Could you think of a quick fix to circumvent the need for having more than one feature per split?

I expect this to be frequent for single-cell data, but I understand that single-cell applications may be outside the scope of your software. Therefore, I'll let you decide whether it is worth reopening the issue or not.

Many thanks in advance.

SimonSchlumbohm commented 9 months ago

Dear @cvanderaa

if you want, you can test things with the newest HarmonizR version, which is currently being worked on by me.

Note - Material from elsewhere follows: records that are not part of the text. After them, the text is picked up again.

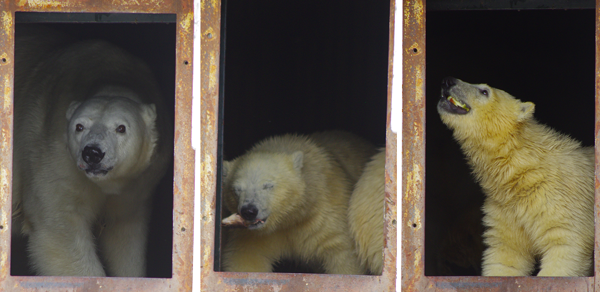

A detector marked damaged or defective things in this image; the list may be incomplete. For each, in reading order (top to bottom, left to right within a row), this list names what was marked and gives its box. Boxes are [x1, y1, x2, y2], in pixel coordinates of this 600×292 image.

rusty metal frame [0, 1, 193, 290]
rusted steel panel [0, 0, 193, 292]
rusty metal frame [199, 0, 400, 290]
rusted steel panel [199, 0, 400, 290]
rusty metal frame [404, 0, 600, 290]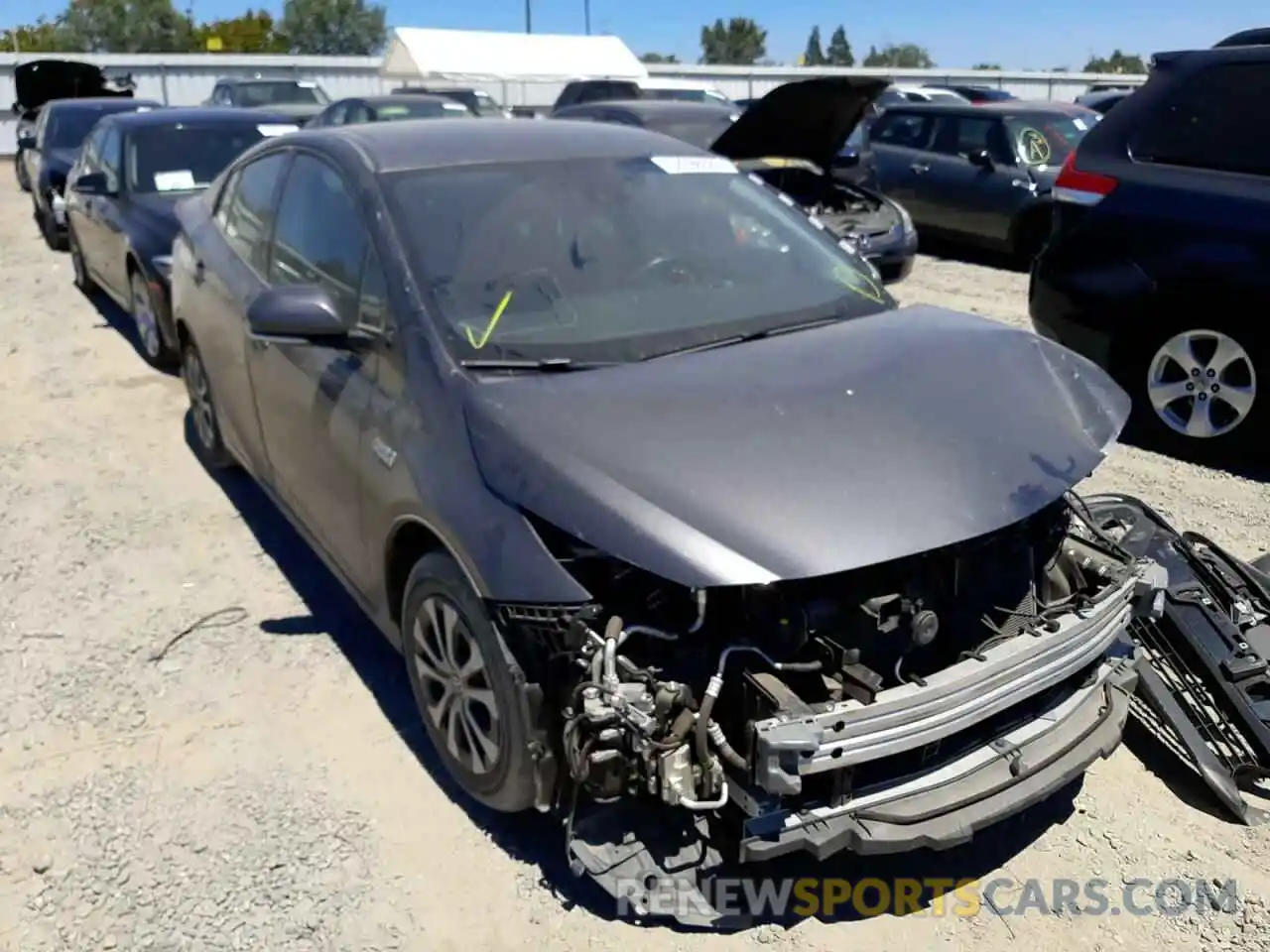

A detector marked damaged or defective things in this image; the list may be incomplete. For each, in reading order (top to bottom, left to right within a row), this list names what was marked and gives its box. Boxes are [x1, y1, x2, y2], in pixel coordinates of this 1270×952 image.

damaged gray sedan [171, 115, 1168, 928]
detached bumper part [741, 654, 1137, 863]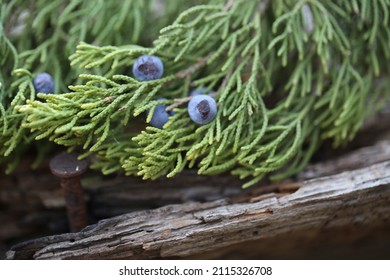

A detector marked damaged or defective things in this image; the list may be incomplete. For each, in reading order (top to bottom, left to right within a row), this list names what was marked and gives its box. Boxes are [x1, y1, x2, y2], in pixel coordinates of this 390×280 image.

rusty nail [49, 152, 88, 233]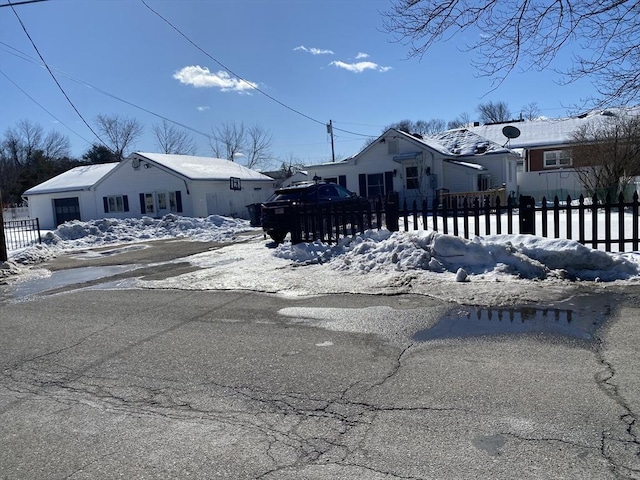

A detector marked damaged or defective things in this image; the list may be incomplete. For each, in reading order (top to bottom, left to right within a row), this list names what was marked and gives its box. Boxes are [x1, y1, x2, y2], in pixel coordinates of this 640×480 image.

cracked asphalt road [0, 244, 636, 480]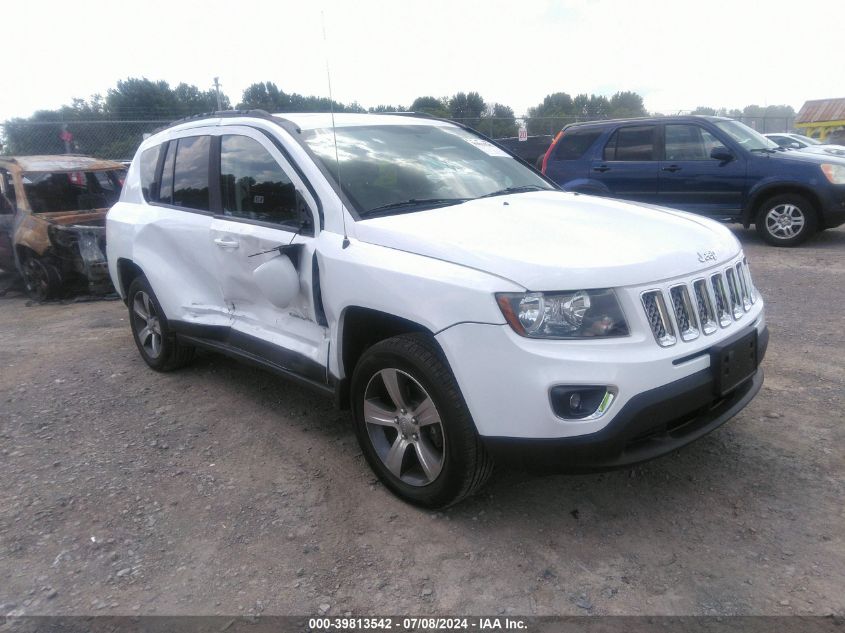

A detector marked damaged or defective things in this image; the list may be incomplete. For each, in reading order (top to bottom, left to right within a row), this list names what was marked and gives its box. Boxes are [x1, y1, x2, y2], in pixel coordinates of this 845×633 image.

burned wrecked car [0, 155, 123, 298]
damaged front door [209, 131, 330, 382]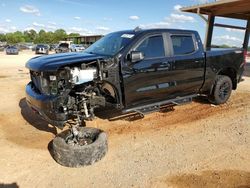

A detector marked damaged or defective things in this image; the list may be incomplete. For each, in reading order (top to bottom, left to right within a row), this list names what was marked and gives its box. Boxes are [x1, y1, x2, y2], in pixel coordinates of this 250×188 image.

truck front end damage [25, 53, 122, 129]
wrecked pickup truck [25, 28, 246, 166]
detached wheel [209, 74, 232, 104]
detached wheel [51, 127, 108, 167]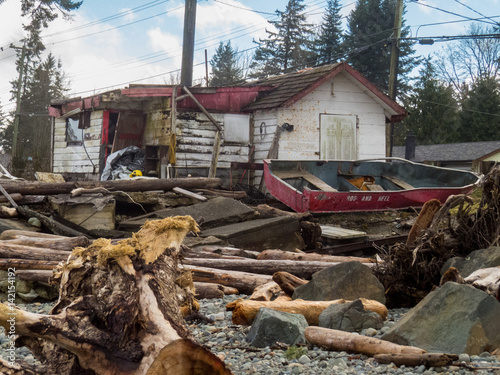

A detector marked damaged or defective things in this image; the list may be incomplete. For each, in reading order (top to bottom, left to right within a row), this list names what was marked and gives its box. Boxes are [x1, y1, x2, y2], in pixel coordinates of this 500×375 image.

damaged siding [52, 110, 102, 178]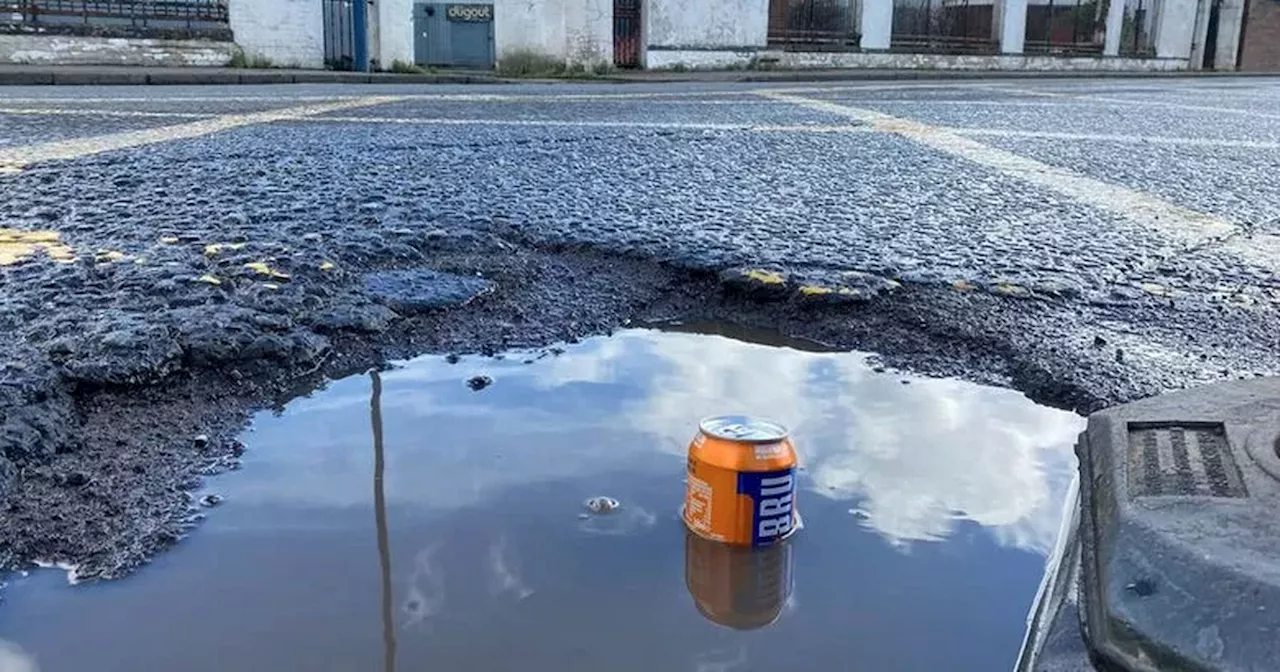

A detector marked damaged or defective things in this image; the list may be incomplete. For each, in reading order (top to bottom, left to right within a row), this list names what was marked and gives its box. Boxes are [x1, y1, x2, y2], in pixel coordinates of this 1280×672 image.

damaged asphalt [2, 77, 1280, 584]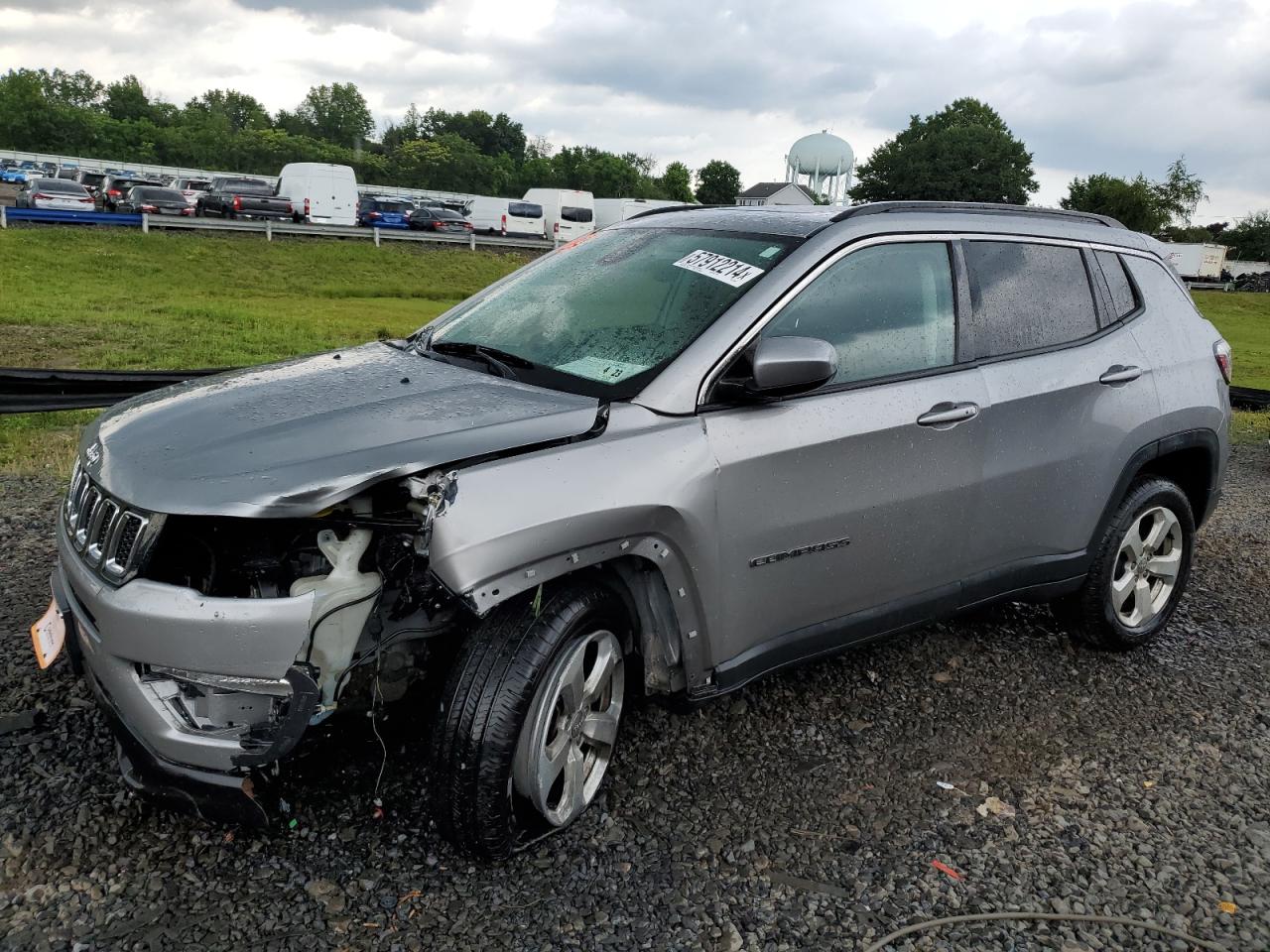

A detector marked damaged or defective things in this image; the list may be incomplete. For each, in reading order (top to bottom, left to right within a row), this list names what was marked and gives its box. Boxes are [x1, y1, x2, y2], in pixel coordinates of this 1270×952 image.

crumpled front bumper [53, 512, 321, 825]
damaged jeep compass [37, 200, 1230, 857]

Please be aware that since it is in the process of being published, it is not really citable at the moment. It should, however, fix your issue. As for single-cell data, I am currently working on an extension specifically for this, but forseeing satisfactory results is difficult as of now. If you use Bioconductor, it should also be installable (from their devel branch) by using BiocManager::install("HarmonizR")

Best

Simon Schlumbohm

cvanderaa commented 9 months ago

Great news! Thanks for the link, I'll give it a try!

cvanderaa commented 9 months ago

I confirm the newer version solved my problem. Many thanks again.

(Self-promoting advertisement) if you are looking for quantitative single-cell proteomics data to test your method, you can have a look at scpdata :wink:

SimonSchlumbohm commented 9 months ago

I'm glad the problem was solved. Your data may indeed come in very handy for further sc-pipeline implementation! Thanks a lot.